Why is an academic career so challenging? There are so many skills and expertise one needs to acquire certainly. I concede there remain complex gender issues and there are class issues too; there are ethnicity and disability discrimination at work and there are also issues of accent, dress and demeanour. Personality is an issue too of course as well as ability, and often justifiably so since an academic has to be an effective communicator and teacher, not just a brilliant mind who can get away without too much social interaction.
I find it personally heartbreaking to have students and see colleagues unable to find work. Equally, it is very depressing not be short-listing all of the great potential who apply for jobs at my institution; it is both promising and disturbing how much competition there is out there for few academic positions. At least one thing I can say about our institution is that we are creating new job opportunities for archaeology and heritage academics; few places are!
Having said that, I’m also aware that there is plenty of one-dimensional rubbish about causation in the media and spouted by academics on this subject.

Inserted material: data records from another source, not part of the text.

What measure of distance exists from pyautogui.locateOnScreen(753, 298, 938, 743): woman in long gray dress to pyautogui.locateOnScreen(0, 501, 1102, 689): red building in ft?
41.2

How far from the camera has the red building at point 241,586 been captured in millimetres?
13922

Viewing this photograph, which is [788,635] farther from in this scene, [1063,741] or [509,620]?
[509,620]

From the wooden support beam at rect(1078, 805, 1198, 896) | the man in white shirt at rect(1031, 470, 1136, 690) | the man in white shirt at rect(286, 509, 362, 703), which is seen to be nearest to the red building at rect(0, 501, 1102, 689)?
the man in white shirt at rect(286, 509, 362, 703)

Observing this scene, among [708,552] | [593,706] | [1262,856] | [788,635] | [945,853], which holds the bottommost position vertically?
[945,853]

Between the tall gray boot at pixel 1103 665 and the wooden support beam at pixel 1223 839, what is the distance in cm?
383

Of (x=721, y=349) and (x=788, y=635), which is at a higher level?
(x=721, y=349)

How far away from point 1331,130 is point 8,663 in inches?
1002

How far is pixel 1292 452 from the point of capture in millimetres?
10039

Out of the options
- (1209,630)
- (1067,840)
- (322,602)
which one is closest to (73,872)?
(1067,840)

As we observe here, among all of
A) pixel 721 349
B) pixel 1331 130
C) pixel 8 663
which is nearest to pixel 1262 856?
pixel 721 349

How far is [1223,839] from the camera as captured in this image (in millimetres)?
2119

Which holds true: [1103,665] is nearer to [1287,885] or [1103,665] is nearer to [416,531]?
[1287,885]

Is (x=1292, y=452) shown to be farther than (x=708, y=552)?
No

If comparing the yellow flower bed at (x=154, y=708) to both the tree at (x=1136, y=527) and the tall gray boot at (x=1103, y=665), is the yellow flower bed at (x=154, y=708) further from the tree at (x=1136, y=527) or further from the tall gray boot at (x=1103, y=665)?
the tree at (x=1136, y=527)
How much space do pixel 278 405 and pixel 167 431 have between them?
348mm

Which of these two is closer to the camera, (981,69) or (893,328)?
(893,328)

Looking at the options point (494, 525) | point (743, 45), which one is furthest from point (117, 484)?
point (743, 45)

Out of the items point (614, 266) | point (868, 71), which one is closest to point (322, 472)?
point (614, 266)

It is difficult to tolerate this when I see how some of those that firmly believe there is a single issue that is keeping them back have many other problems they are not addressing or not even aware of. There are plenty of bad decisions and bad advice out there affecting the career paths of young academic archaeologists and plenty of justified but misapplied and misdirected indignation. Acquiring a doctorate doesn’t guarantee or entitle you to a career in academia and there is no single path to an academic career.
The fact remains there are a lot of talented people keen to have academic careers and few positions for them to pursue. I’m not celebrating and relishing this competitiveness as some like to in order to legitimise their fragile egos; just observing that it exists and isn’t always clear or fair how careers work out.
Anyway, these artefacts bring to the surface issues that dog me personally and how I consider my own academic career and those of my students and peers. I share them since they might serve as points of reflections for the academic discipline of archaeology as a whole.
For the record, I was really rubbish and slow at shelf-stacking, but reasonably okay on the old-fashioned tills (before the chicken-clucking scanners). I recall how many colleages who I worked with without my educational abilities who showed me respect and friendship, but also those that looked down on me (mainly customers) for my work in the shop. Like many who have worked in such roles, I try to remember both the good and bad of my experiences.